Grown for its boldly colored leaves, shiso is a container gardener’s dream plant. Exceptionally tolerant of high heat and dry growing conditions, shiso looks good through summer’s hottest days. Pair it with other heat lovers, such as lantana and mandevilla, or simply fill a container with several shiso plants for a pretty pot from spring until frost.
Garden Plans For Shiso
A popular plant in Asian cuisine, shiso's purple-red leaves are used to color and flavor vinegar and make beautiful pink rice. The leaves are also a wonderful addition to salads—you'll love the color, texture, and flavor. Count on the leaves to have a unique flavor that is reminiscent of a mint-basil combo.
Shiso can be tough to find at your local nursery. Ask specialty nurseries in your area for this edible annual. Shiso is easy to grow from seed, so look for seeds via online mail-order sources.
Shiso Care Must-Knows
Shiso grows best in moist, loose soil that is rich in organic matter. While full sun is best, shiso will grow in part shade, too. This easy-care annual is exceptionally tolerant of both heat and drought.

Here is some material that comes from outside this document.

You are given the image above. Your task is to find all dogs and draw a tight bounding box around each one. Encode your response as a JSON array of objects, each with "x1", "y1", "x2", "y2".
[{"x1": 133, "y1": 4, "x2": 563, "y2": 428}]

Plant nursery-grown transplants in spring after all chance of frost has passed. Plants can also be started from seed indoors and then planted in the garden 8 to 12 weeks before the last frost. Or direct seed in the garden after the last frost. Sow seeds shallowly, covering with just a sprinkle of fine soil—light is required for germination. Thin seedlings to 6 to 12 inches apart when they are 3 inches tall. Leaves may be harvested for fresh use as soon as plants are established.
Shiso will become weedy if allowed to self-seed. Prevent excessive self-seeding by deadheading spent flowers promptly. If desired, maintain compact bushy plants by pinching stem tips anytime. The plant will respond to pinching by sending out new side shoots.
Shiso is easy to grow as a houseplant. Simply dig up garden plants in early fall and transplant into a container. Place the container in a bright, sunny window and water regularly for good growth.